La FESIC se félicite de l’annonce de 9 millions d’euros supplémentaires pour l’année 2021 prévus dans le projet de loi de finances pour 2021 (voir communiqué de presse du MESRI), mais s’interroge sur le montant qui sera versé au final, dans un an. En effet, l’année dernière, 3 millions d’euros supplémentaires avaient été également annoncés (communiqué de presse du MESRI de septembre 2019), pour un montant total de près de 75 millions pour les EESPIG.

Toutefois, ainsi que Mme Frédérique VIDAL l’a annoncé dans l’hémicycle lors de la discussion au sujet du projet de loi de programmation de la recherche (LPR), le montant distribué en 2020 aux EESPIG a été de 68,5 millions d’euros, soit près de 350 000 euros de moins qu’en 2019, loin des 75 millions votés dans la loi de finances pour 2020 (voir document budgétaire PLF 2020, action 4 du programme 150).

Par ailleurs, une réserve de précaution dérogatoire de 7% s’applique toujours aux crédits des EESPIG (soit plus de 5 millions d’euros), alors que le Gouvernement s’est engagé depuis plusieurs années à limiter ce gel à 3% des crédits votés.

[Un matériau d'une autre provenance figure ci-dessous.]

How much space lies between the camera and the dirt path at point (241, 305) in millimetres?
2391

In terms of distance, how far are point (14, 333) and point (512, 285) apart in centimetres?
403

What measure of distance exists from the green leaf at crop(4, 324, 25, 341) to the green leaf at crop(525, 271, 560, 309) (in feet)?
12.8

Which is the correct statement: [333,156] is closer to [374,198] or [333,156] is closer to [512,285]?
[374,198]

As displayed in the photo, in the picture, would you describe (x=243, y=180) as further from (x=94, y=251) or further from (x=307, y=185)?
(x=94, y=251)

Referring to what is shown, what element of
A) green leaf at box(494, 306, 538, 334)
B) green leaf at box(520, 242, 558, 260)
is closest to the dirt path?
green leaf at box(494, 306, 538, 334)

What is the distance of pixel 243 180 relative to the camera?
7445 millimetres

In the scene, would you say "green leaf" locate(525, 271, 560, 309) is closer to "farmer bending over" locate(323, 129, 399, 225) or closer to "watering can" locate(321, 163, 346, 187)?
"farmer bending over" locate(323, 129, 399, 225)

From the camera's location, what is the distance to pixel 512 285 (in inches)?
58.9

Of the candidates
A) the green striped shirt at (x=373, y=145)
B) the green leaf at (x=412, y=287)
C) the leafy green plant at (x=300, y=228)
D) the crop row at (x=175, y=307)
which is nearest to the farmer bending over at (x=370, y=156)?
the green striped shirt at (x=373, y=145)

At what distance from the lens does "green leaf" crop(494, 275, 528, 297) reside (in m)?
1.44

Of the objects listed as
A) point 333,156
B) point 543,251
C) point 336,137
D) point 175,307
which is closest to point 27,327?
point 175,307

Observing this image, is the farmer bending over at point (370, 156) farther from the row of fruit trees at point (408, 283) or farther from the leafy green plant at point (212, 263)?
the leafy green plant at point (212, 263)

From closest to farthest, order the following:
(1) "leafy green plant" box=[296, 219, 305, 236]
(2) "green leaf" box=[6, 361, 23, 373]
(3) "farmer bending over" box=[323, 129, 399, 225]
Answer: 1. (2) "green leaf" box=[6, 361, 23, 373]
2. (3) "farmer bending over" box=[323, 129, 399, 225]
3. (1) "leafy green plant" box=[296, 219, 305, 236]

Ce surgel, appliqué depuis 2014, représente en 2020 une perte nette de ressources pour les EESPIG de près de trois millions d’euros (par rapport à l’application du taux normal de 3%).

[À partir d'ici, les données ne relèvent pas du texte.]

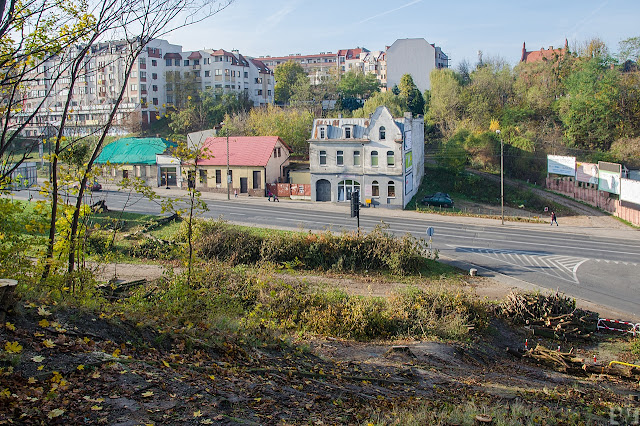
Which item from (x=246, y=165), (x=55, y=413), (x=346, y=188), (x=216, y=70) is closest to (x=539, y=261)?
(x=346, y=188)

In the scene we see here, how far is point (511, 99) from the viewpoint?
2872 inches

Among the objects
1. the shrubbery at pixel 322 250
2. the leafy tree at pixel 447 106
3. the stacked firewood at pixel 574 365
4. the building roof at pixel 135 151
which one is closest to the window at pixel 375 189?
the shrubbery at pixel 322 250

La FESIC restera donc vigilante dans la mise en œuvre de cette annonce d’augmentation du budget des EESPIG, ainsi qu’elle l’a indiqué dans des articles de presse AEF et NewsTank. L’instauration d’un dialogue financier triennal entre le ministère et le comité consultatif pour l’enseignement supérieur privé (CCESP), tel que proposé par la FESIC via un amendement à la LPR, apparaît dès lors comme une nécessité afin de donner une lisibilité à l’engagement de l’État dans la démarche contractuelle avec les EESPIG. L’objectif est de valoriser celle-ci afin d’en faire non un contrat fait d’obligations unilatérales, mais un véritable engagement mutuel au service du développement de l’écosystème français d’enseignement supérieur et de recherche.

 

[Addendum]

La FESIC a été auditionnée par le rapporteur spécial de la mission « enseignement supérieur et vie étudiante » de la Commission des Finances de l’Assemblée Nationale, Fabrice LE VIGOUREUX. Dans son rapport, celui-ci se montre vigilant quant au versement effectif de l’enveloppe et des 9 millions d’euros supplémentaires annoncés pour les EESPIG.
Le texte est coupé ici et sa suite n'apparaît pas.